Graff’s Bestrebungen, die ausnahmslos dem Althochdeutschen gelten, weisen insofern eine seltene äußere Einheit auf; aber es fehlt die innere Vollendung. Der wohlmeinende weltunkundige Patriotismus seiner Erziehungschrift begleitet ihn durchs Leben. In seinem Otfrid wendet er Verse Walthers von der Vogelweide auf die Julirevolution an; die „Ausschreitung der Göttinger Sieben“, wie sich ein officiöser Artikel ausdrückt, soll er mißbilligt haben; noch kurz vor seinem [568] Tode wollte er ein politisches Disputatorium von ziemlich abenteuerlicher Natur gründen. Den Sprachschatz denkt er sich auf den Tischen der Frauen; der Otfrid soll in den höheren Bürgerschulen gelesen werden; der St. Galler Boethius soll die studirende Jugend zum philosophischen Denken anregen. Der Nutzen des Althochdeutschen für die Auffassung des Neuhochdeutschen wird beständig hervorgehoben, die Forderung eines verbesserten deutschen Unterrichtes daran geknüpft, ohne eine Spur wirklich fruchtbarer pädagogischer Gedanken. Kurz überall die praktischen Tendenzen eines unpraktischen Menschen.

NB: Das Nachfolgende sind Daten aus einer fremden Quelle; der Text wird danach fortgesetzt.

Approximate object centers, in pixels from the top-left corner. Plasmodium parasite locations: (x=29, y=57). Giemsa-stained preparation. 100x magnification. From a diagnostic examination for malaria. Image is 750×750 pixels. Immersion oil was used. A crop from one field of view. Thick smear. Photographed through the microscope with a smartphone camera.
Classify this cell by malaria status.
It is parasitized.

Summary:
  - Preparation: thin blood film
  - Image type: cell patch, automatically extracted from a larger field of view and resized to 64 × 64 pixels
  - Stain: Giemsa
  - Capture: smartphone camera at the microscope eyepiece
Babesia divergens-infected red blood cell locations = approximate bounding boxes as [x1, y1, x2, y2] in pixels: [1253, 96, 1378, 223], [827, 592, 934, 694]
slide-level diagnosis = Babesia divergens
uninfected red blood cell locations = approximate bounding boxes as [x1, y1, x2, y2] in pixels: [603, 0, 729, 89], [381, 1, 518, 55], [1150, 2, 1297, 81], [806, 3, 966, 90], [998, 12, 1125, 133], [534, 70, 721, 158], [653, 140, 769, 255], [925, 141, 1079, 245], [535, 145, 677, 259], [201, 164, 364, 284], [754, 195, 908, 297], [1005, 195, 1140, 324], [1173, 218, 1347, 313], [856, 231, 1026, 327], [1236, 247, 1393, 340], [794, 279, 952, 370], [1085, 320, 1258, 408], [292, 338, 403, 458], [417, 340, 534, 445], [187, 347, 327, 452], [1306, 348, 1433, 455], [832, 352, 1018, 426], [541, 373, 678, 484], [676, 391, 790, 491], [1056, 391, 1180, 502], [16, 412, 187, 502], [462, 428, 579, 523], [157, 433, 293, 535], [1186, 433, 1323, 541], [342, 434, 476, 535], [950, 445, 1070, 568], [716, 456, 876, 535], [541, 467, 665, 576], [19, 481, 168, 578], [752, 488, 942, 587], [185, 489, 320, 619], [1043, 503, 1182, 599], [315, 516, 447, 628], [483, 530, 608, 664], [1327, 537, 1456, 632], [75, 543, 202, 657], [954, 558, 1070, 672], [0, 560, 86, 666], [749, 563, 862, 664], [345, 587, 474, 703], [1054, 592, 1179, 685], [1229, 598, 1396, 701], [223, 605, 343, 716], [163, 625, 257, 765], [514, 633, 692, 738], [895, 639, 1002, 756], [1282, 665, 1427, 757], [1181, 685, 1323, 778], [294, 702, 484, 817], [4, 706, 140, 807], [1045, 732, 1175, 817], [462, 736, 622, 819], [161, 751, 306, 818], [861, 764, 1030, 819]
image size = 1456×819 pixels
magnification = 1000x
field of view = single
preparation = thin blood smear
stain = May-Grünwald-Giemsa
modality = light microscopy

Unpraktisch zeigt er sich denn auch im Sprachschatz, aus welchem leider nicht „ein alle Zeiten hindurch dauerndes Werk“ geworden ist, wie er selbst es hoffte. Einem falschen plattersonnenen Ideal von Wissenschaftlichkeit wurde die Brauchbarkeit aufgeopfert; die Anordnung erfolgte nicht nach dem Alphabet und nach Wörtern, sondern nach Lautclassen und höchst problematischen Wurzeln. In Wahrheit war gerade die Etymologie wenig gefördert, die Methode vergleichender Sprachforschung hatte sich G. nicht genügend aneignen können; außerdem aber waren auch die Bedeutungen nicht entwickelt, schwierige Stellen nicht erklärt; überhaupt die geistige Durchdringung fehlte: das Werk hatte und hat seinen Werth als eine Sammlung von weitschichtigem Material. Auch so aber fehlt die absolute Vollständigkeit, die man verlangen darf, und es fehlt, wie in Graff’s Editionen, jene peinliche buchstäbliche Genauigkeit, die wir uns heute zur Pflicht machen. Für die althochdeutsche Grammatik, für Lautlehre wie Formenlehre, enthält das Werk werthvolle thatsächliche Beiträge; aber in der Theorie ist G. selten glücklich, seine Polemik gegen das Gesetz der Lautverschiebung ist so verfehlt, wie seine Erklärung der schwachen Declination. So hat denn Graff’s großes Lebenswerk nicht gehalten, was ein schöner Anfang versprach. Seine Thätigkeit steht am höchsten, wo er am meisten als Jacob Grimm’s und Lachmann’s Schüler erscheint. Sein Beispiel zeigt, daß für geringere Geister die Hingebung an große Vorbilder besser ist, als das unbedingte Streben nach Selbständigkeit.

Neues Jahrbuch der Berliner Gesellschaft für deutsche Sprache, Bd. V. S. 58–80.